Исходный документ:
..............................

Вспоминая Михаила Зощенко
Шрифт:
– Как вы сумели, - заговорил неизвестный человек, порадовавшись только что прочитанному рассказу, - сохранить свою веселость, жизнерадостность... Что вы для этого делаете?
– Но кто вам сказал?..
– ответил писатель.
– Я скучный и мрачный человек...
Еще раз - взаимное непонимание сторон. Сколько таких случаев было у Зощенко? И сколько раз читатели "поправляли" художника, предлагая ему более приглаженный, менее угловатый, далекий от обывательского жаргона язык. В беседе со мной Зощенко выразил это недоразумение такими словами:
– Я стараюсь приблизить свой язык к живой речи, с которой сталкиваюсь в быту. Не проходит вечера, чтобы я не занес в записную книжку какое-нибудь словцо, обрывок фразы, уличный выкрик, осколок будущего сюжета. Потом в рукописи я заделываю
* * *
Все свои суждения о творчестве Зощенко, о проявившихся в нем новых тенденциях я попытался сформулировать в статье "Воспитание чувств", которую предложил журналу "Звезда"; там ее напечатали в мартовском номере за 1938 год. Это была моя первая большая работа о Зощенко; она опиралась на его рассказы последних лет, а также на повести документально-исторического характера ("Черный принц", "Бесславный конец", "Возмездие"), появившиеся в те же годы. Мне, разумеется, было очень важно знать мнение писателя об этой статье. Но случая поговорить не представлялось, а напрашиваться я не стал. Минуло немало дней, пока мы встретились; произошло это в Большом зале филармонии.

..............................

Содержимое набора данных:
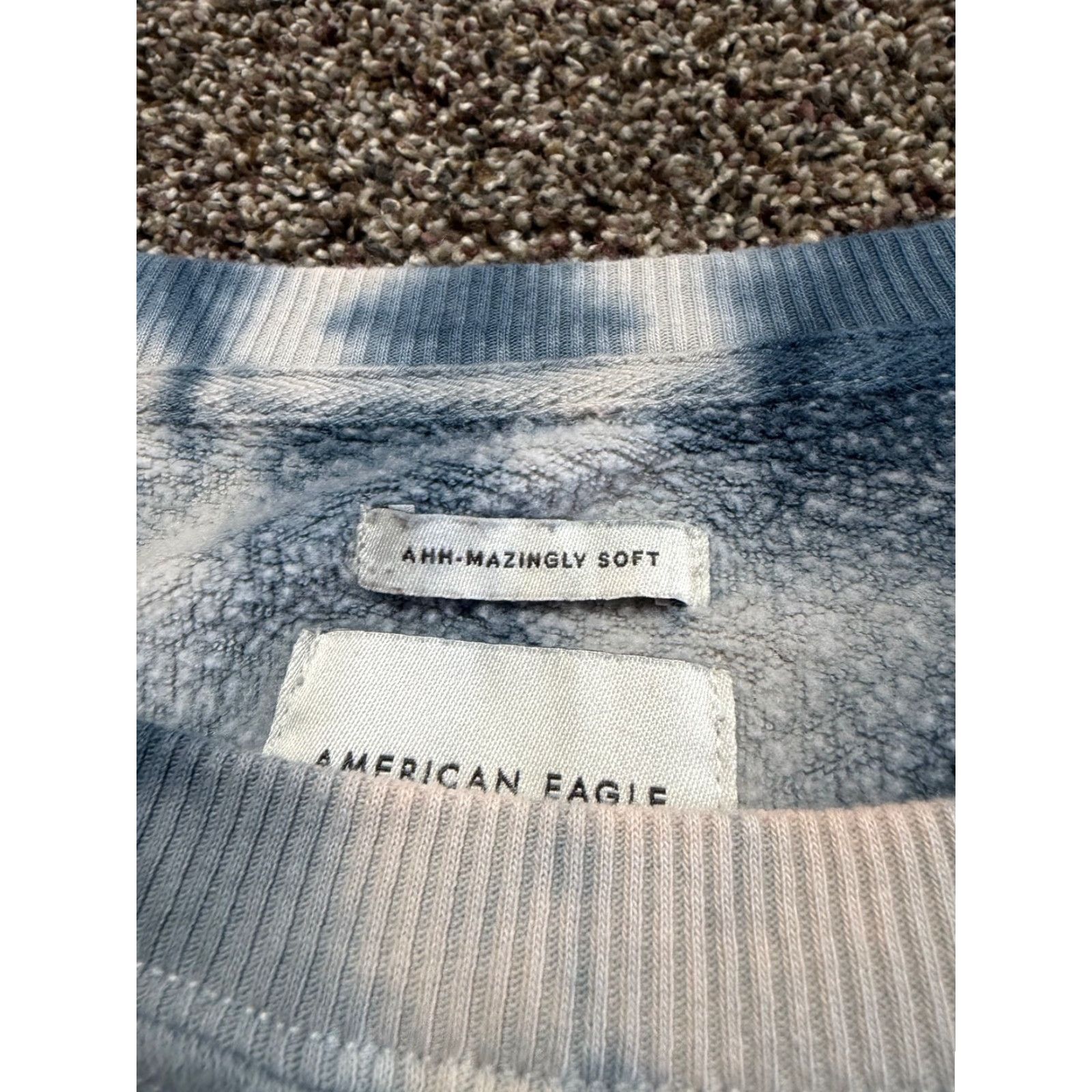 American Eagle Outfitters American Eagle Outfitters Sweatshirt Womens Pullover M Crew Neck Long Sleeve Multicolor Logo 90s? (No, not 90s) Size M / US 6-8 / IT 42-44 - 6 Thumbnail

..............................

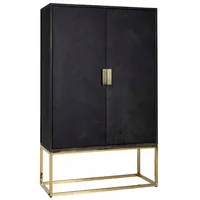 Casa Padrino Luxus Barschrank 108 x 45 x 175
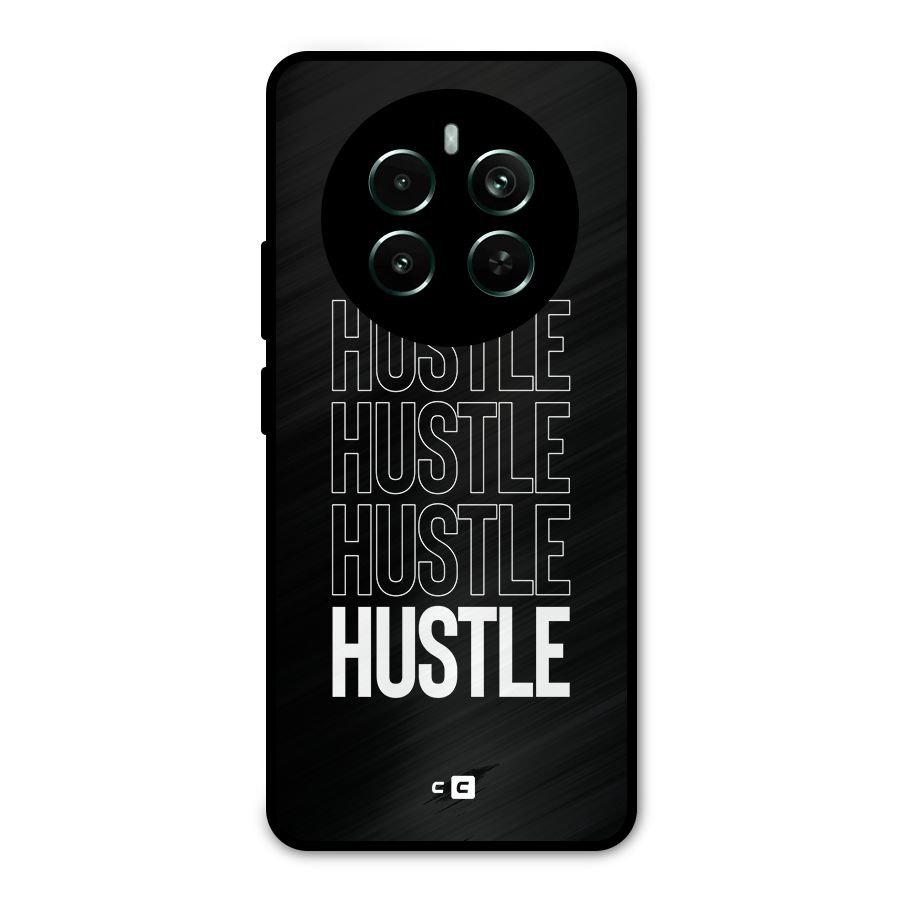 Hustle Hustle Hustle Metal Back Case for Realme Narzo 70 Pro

..............................

Задание:
Ответьте, пожалуйста, на вопросы по исходному документу. Номер каждого ответа должен совпадать с номером вопроса.
1. Каким человеком назвал себя писатель в ответ на вопрос о его веселости?
2. Что, по словам Зощенко, он каждый вечер заносит в записную книжку?
3. В каком журнале и в каком номере напечатали статью "Воспитание чувств"?

Ответ:
1. Скучным и мрачным человеком.
2. Какое-нибудь словцо, обрывок фразы, уличный выкрик, осколок будущего сюжета.
3. В журнале "Звезда", в мартовском номере за 1938 год.